# I Think my cichlids have mated as well as my pletcostomus



## julieandjuliana (Feb 16, 2013)

I have a 100 gal tank, with a few albino convicts, a few black convicts, an albino red oscar, a bumblebee, and two plecostomus , i just bought the bumblebee for my daughter and when i got it home i decided to clean the entire tank (wow 4 hours hard work) and then i let the bumblebee go, it is a female, she wasnt attacked or harrassed but the fish all seemed to act weird...and the next morning i woke up to tons of eggs in the tank, and now i have like 5 differant types of eggs/fry. some are the round white ones, some are round and orange, brown and prickly, one that looks like a snake head lol and a few that look like little crickets, how do i know which eggs are which and is it possible for an albino convict to mate with the albino red oscar or a black convict with the bumblebee, i'm so confused as to what i have right now. and fyi before i bought the bumblebee they never acted this way and never laid eggs like this.


----------



## weedkiller (Nov 18, 2012)

seems by doing a spring clean you may have triggered one thing they was waiting for.... clean water 
congratulations now run along and go buy half a dozen large tanks lol
just kidding


----------



## kay-bee (Dec 6, 2006)

*is it possible for an albino convict to mate with the albino red oscar*

No.

*or a black convict with the bumblebee*

No.

How large is the bumblebee (any possibility that it was mouthbrooding when you got it? they carry eggs and fry in the mouths for several weeks). Bumblebee's, like all mouthbrooding mbunas, tend to release they're progeny only when they fully developed and capable of free swimming.

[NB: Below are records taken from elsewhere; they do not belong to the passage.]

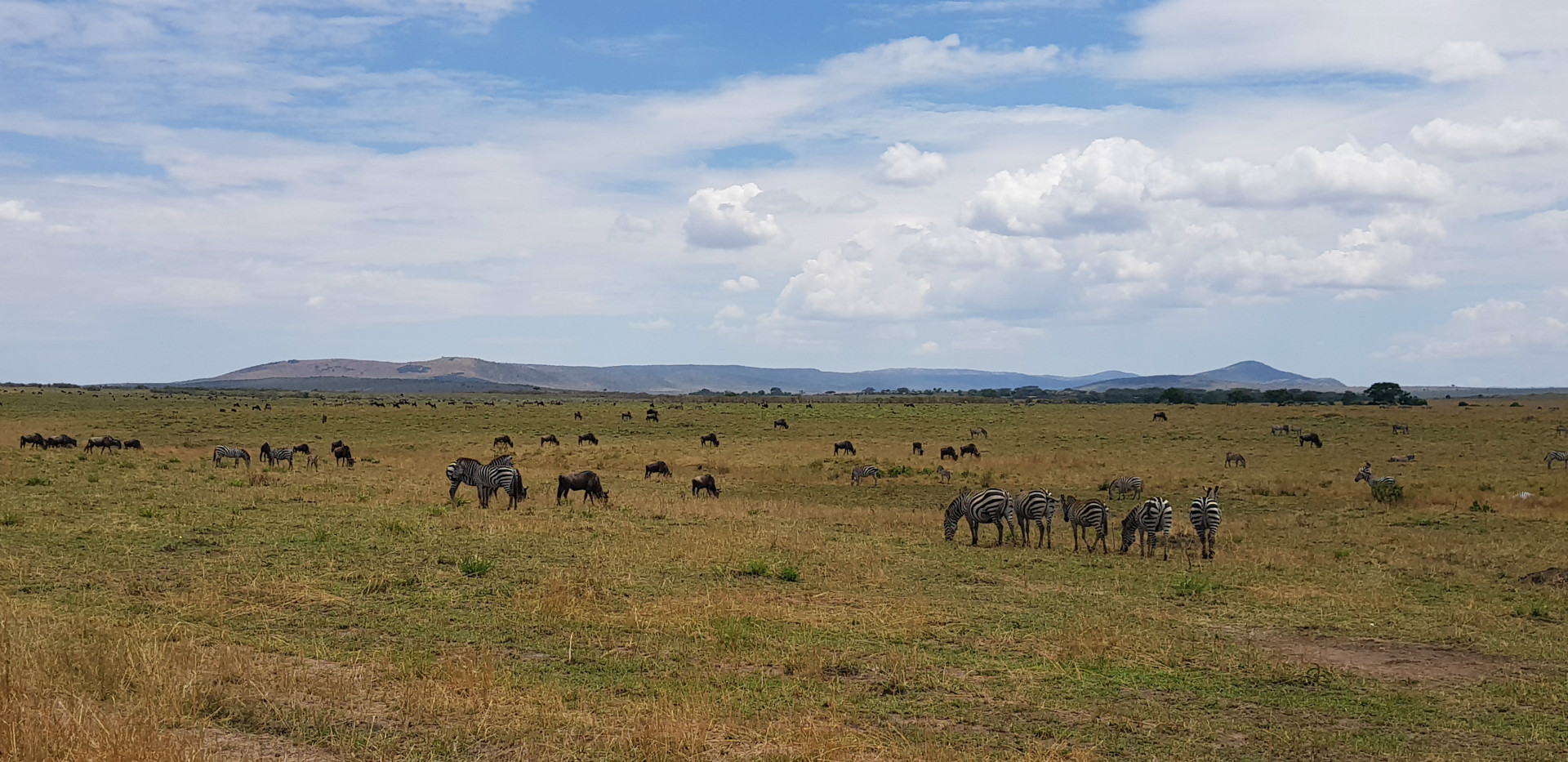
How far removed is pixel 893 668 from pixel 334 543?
11883mm

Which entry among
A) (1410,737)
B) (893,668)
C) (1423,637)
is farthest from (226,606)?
(1423,637)

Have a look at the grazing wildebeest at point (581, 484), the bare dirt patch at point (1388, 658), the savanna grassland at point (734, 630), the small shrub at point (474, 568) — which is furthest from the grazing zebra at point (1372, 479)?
the small shrub at point (474, 568)

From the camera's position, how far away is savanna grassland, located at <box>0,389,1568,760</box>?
876 cm

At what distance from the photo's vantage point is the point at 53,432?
192ft

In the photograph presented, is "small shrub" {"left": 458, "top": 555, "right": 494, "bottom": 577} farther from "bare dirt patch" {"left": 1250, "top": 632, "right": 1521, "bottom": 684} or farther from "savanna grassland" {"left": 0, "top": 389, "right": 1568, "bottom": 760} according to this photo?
"bare dirt patch" {"left": 1250, "top": 632, "right": 1521, "bottom": 684}

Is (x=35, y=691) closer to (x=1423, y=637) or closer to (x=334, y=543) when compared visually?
(x=334, y=543)

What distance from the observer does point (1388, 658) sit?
1267 cm

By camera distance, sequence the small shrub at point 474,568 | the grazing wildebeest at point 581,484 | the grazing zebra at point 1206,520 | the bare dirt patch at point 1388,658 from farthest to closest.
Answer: the grazing wildebeest at point 581,484 < the grazing zebra at point 1206,520 < the small shrub at point 474,568 < the bare dirt patch at point 1388,658

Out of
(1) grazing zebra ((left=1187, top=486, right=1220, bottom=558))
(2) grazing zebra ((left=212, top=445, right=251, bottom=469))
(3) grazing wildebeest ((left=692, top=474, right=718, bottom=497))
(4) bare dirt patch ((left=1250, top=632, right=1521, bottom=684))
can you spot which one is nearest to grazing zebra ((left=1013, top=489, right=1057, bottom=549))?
(1) grazing zebra ((left=1187, top=486, right=1220, bottom=558))

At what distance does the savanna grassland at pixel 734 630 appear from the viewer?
8.76 m

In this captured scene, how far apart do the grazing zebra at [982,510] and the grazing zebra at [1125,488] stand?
11263 millimetres

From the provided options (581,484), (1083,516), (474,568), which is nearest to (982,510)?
(1083,516)

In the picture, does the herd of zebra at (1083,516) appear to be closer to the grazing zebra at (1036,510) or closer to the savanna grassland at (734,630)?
the grazing zebra at (1036,510)

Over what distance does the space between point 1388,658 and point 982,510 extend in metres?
10.6
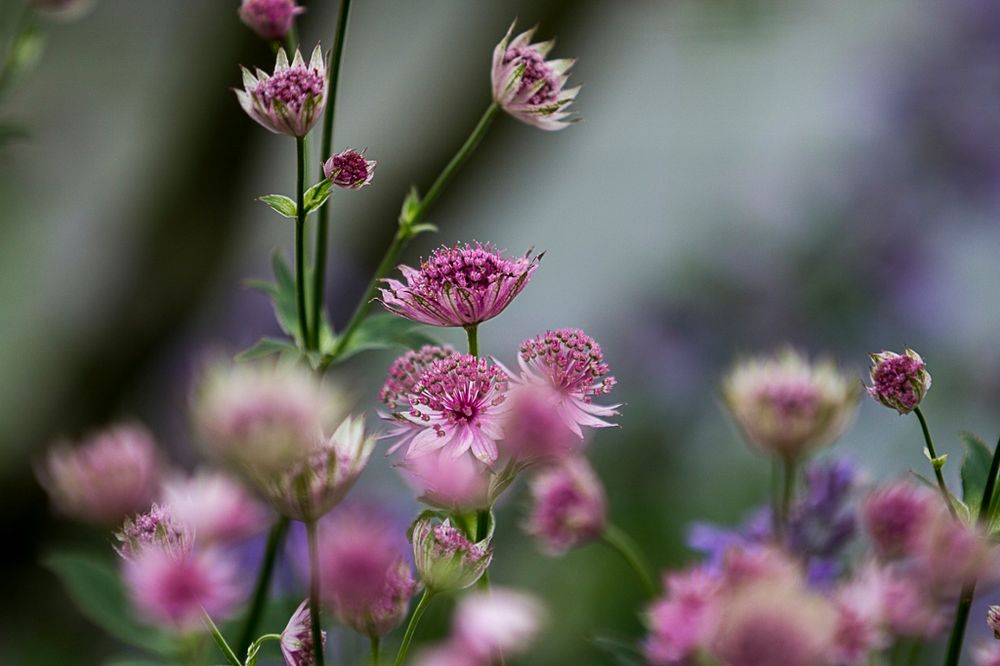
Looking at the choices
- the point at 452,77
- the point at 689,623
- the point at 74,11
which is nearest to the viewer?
the point at 689,623

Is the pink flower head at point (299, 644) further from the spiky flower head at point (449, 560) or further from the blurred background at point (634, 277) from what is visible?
the blurred background at point (634, 277)

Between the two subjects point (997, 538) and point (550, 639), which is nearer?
point (997, 538)

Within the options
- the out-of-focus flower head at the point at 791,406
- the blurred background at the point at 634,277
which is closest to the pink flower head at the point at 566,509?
the out-of-focus flower head at the point at 791,406

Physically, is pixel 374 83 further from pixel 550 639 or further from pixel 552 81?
pixel 552 81

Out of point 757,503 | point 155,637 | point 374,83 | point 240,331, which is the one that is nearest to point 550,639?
point 757,503

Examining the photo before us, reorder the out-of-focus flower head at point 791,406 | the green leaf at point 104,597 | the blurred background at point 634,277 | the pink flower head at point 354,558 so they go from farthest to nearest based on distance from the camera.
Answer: the blurred background at point 634,277 → the green leaf at point 104,597 → the out-of-focus flower head at point 791,406 → the pink flower head at point 354,558
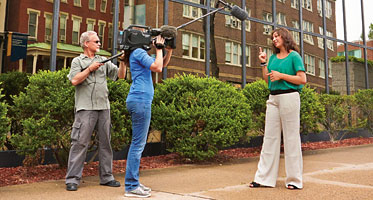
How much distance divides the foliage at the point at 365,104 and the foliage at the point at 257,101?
4.97 m

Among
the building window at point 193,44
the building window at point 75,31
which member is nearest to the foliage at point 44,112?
the building window at point 75,31

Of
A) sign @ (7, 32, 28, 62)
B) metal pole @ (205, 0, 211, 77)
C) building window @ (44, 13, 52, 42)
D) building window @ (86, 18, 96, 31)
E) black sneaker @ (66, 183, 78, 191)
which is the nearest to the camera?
black sneaker @ (66, 183, 78, 191)

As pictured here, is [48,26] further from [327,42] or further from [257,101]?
[327,42]

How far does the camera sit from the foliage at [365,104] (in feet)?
39.4

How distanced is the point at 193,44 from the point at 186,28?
902mm

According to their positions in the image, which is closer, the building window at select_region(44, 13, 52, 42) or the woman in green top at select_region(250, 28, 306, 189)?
the woman in green top at select_region(250, 28, 306, 189)

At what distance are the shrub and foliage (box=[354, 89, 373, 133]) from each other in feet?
22.4

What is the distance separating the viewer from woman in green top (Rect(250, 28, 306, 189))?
4344 millimetres

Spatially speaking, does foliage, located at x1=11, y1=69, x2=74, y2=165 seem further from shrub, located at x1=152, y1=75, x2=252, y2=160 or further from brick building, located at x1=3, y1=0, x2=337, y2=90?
shrub, located at x1=152, y1=75, x2=252, y2=160

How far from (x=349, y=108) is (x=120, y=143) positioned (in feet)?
29.7

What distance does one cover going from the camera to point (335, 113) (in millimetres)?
10766

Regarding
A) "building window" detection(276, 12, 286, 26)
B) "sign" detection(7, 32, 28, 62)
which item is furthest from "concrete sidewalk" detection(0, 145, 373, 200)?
"building window" detection(276, 12, 286, 26)

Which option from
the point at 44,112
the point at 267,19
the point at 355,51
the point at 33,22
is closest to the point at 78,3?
the point at 33,22

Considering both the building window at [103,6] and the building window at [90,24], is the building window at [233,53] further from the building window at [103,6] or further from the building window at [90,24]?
the building window at [90,24]
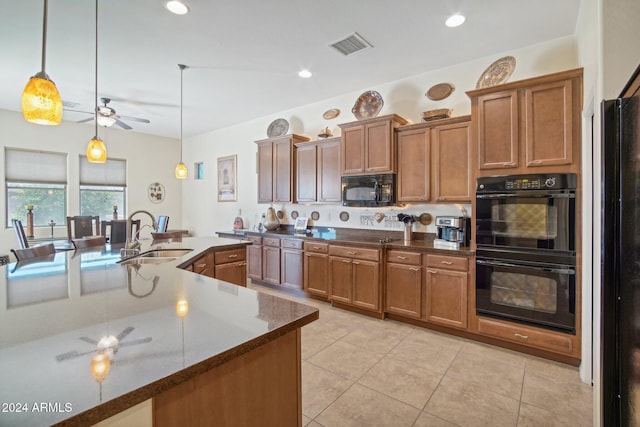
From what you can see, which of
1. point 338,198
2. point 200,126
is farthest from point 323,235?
point 200,126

Most likely they're convicts or pleco's.

Time will tell.


----------



## lohachata (Jan 27, 2006)

i am with kay-bee here...convicts are convicts...you may well have 2 or 3 pairs between them..what kind of plecos ?? they do not normally lay their eggs out in the open..
and the little live ones i am pretty sure are from the bumblebee..
usually white eggs are not fertile..


----------